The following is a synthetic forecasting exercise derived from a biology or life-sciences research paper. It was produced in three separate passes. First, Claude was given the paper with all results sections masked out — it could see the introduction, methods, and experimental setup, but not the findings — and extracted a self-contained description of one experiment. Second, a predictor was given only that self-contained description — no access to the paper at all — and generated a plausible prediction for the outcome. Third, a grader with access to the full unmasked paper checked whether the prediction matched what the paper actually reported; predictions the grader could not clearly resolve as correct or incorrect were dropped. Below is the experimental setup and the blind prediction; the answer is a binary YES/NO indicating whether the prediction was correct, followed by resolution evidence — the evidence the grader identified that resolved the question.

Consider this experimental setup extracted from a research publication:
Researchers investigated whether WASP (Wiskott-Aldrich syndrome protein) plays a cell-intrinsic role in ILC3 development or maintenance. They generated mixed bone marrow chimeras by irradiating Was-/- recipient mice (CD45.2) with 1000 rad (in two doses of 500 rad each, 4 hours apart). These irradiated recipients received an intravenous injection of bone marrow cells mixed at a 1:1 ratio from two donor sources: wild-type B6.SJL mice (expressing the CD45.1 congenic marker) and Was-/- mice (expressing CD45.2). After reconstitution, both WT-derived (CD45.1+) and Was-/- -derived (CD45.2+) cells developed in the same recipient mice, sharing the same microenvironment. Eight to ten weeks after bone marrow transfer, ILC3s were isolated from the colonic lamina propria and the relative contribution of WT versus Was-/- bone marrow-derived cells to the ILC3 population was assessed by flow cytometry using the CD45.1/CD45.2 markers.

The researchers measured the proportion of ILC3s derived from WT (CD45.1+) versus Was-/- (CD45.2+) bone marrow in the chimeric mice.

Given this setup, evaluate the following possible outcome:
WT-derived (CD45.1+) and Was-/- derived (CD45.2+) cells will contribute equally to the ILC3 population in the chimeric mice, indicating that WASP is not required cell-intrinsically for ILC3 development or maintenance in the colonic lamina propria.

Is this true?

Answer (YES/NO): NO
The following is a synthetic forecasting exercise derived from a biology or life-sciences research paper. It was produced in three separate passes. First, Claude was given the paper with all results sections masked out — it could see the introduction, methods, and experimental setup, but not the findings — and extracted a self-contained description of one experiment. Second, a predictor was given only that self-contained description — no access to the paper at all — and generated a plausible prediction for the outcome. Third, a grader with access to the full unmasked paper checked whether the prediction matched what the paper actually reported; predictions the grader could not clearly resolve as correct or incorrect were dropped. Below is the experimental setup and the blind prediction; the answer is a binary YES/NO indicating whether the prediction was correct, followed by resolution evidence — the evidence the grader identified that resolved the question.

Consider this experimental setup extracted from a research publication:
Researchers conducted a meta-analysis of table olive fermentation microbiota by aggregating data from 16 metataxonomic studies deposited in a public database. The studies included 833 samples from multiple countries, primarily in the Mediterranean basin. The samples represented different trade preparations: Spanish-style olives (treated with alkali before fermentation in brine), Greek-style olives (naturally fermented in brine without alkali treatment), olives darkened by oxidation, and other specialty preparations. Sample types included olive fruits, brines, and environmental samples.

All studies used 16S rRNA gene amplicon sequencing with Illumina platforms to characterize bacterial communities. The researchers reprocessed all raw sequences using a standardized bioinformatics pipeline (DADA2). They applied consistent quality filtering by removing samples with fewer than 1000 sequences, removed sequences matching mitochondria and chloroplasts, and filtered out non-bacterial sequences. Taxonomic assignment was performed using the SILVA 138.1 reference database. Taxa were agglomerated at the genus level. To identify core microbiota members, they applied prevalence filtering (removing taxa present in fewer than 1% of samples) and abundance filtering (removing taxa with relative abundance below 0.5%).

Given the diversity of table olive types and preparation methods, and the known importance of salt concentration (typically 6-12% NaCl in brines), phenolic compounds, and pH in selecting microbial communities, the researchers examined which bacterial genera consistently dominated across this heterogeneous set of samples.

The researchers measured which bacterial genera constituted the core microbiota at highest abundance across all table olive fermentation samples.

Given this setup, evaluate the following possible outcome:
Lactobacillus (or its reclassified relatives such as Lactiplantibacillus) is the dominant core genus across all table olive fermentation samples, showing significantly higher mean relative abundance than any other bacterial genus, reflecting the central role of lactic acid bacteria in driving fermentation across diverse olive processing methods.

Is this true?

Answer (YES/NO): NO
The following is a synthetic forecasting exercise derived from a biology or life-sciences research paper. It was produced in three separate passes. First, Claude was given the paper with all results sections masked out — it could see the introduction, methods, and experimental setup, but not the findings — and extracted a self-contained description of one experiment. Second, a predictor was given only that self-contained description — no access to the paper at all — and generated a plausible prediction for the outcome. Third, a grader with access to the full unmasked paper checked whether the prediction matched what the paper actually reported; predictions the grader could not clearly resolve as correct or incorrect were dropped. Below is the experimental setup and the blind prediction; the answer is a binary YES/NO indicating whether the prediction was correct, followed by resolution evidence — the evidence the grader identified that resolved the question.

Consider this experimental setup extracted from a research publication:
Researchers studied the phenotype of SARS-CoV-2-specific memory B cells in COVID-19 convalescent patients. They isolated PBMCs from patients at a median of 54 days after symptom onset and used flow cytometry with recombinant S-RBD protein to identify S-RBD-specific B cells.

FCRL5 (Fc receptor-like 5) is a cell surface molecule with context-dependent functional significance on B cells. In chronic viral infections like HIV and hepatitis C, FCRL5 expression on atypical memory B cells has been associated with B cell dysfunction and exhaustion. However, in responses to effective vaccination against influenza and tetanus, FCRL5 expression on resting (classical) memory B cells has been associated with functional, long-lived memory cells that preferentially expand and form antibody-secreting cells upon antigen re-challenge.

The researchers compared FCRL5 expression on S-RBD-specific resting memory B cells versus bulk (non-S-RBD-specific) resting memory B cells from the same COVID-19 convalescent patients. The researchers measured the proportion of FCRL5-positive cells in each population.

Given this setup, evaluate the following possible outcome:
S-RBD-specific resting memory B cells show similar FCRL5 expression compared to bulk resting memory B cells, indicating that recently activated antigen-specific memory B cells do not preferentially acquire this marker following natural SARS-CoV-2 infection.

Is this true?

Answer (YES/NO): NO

----

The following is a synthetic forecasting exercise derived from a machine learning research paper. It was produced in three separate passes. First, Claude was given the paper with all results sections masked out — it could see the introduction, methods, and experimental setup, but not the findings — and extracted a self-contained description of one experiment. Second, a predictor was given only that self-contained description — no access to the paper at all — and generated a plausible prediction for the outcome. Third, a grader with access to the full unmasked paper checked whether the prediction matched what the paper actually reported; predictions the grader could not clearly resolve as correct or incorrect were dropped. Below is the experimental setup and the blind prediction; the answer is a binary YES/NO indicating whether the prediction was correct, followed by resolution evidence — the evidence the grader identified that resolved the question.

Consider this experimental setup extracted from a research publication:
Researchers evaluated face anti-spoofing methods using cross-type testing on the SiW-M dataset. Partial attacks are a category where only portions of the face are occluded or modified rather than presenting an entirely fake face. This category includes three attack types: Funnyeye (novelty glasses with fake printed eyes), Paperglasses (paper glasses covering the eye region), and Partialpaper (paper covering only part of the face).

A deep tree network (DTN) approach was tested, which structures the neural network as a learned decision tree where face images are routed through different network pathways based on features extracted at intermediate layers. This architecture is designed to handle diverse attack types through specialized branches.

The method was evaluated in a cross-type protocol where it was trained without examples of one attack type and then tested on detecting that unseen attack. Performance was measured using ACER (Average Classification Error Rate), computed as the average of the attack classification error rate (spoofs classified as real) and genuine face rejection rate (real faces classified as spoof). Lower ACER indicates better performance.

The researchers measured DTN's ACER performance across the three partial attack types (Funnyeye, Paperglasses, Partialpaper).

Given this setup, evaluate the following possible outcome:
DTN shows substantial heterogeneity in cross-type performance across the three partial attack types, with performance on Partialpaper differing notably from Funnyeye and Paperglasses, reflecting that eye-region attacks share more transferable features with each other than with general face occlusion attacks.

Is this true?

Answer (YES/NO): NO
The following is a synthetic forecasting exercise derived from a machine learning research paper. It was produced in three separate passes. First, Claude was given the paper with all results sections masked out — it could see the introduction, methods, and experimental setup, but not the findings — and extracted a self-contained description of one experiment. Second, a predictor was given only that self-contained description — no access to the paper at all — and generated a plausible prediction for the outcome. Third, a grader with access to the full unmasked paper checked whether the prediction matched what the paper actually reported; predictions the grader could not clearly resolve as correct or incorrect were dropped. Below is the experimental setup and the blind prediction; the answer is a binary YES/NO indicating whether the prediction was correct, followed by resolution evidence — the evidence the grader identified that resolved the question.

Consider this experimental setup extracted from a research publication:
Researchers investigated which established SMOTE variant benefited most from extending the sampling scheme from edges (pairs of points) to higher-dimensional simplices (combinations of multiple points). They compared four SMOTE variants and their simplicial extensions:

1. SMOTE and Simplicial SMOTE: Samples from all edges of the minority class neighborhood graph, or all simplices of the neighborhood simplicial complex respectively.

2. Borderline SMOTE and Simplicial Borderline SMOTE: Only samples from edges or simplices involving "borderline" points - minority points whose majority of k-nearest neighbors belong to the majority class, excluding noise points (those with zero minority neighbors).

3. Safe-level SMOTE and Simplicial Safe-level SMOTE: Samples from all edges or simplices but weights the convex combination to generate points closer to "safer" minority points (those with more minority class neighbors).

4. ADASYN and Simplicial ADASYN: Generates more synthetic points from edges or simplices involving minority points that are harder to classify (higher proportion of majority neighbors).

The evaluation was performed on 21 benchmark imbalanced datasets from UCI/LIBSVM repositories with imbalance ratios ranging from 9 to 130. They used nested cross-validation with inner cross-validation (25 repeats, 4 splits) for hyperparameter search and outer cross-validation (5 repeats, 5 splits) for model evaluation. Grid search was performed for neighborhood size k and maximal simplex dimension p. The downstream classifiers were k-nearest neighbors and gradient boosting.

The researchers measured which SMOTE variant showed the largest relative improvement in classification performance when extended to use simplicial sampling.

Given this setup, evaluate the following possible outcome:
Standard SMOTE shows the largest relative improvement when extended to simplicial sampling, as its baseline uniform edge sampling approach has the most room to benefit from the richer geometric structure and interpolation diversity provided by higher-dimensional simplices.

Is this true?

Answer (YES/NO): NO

----

:: Problem description ::
A single number is the answer: how many lines of the material contain "bulk"?

:: Written response ::
2